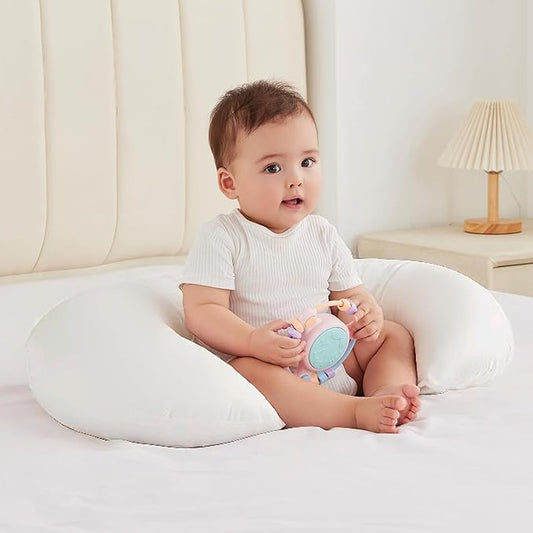 Nursing Pillow for Bottle and Breastfeeding, Ergonomic Comfort Nursing Essentials for Mom and Baby, Feeding Support Pillow with Removable Cover, Easier and Healthier Nursing (Naked Pillow)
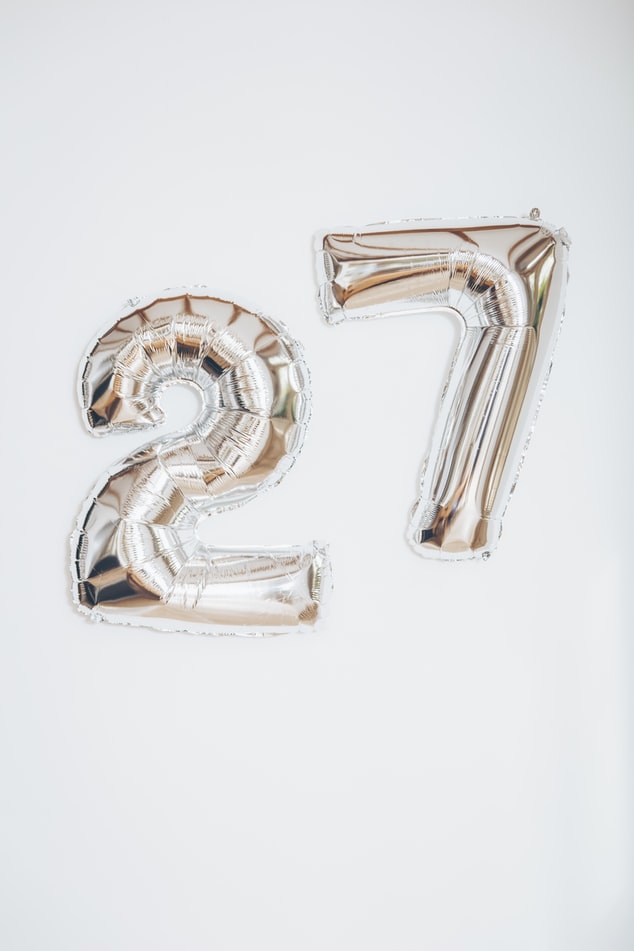 1 x 65cm/25.5" Foil Number 7 Helium Balloon Silver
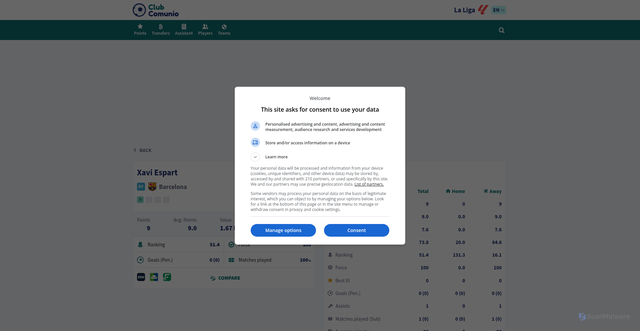 Security scan screenshot of https://clubcomunio.com/en/player/4008/xavi-espart/info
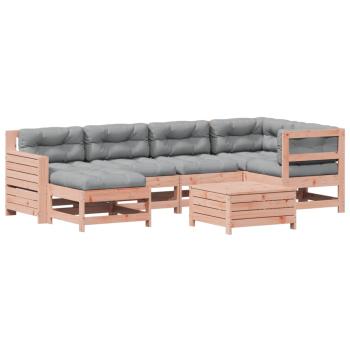 7-tlg. Garten-Lounge-Set mit Kissen Massivholz Douglasie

● ACTION ITEM
Any picture in the listing is to be omitted. Return exactly the lines from the one containing "Security scan screenshot" through its last line, both included, and only those.

● REPLY
 Security scan screenshot of https://clubcomunio.com/en/player/4008/xavi-espart/info
 7-tlg. Garten-Lounge-Set mit Kissen Massivholz Douglasie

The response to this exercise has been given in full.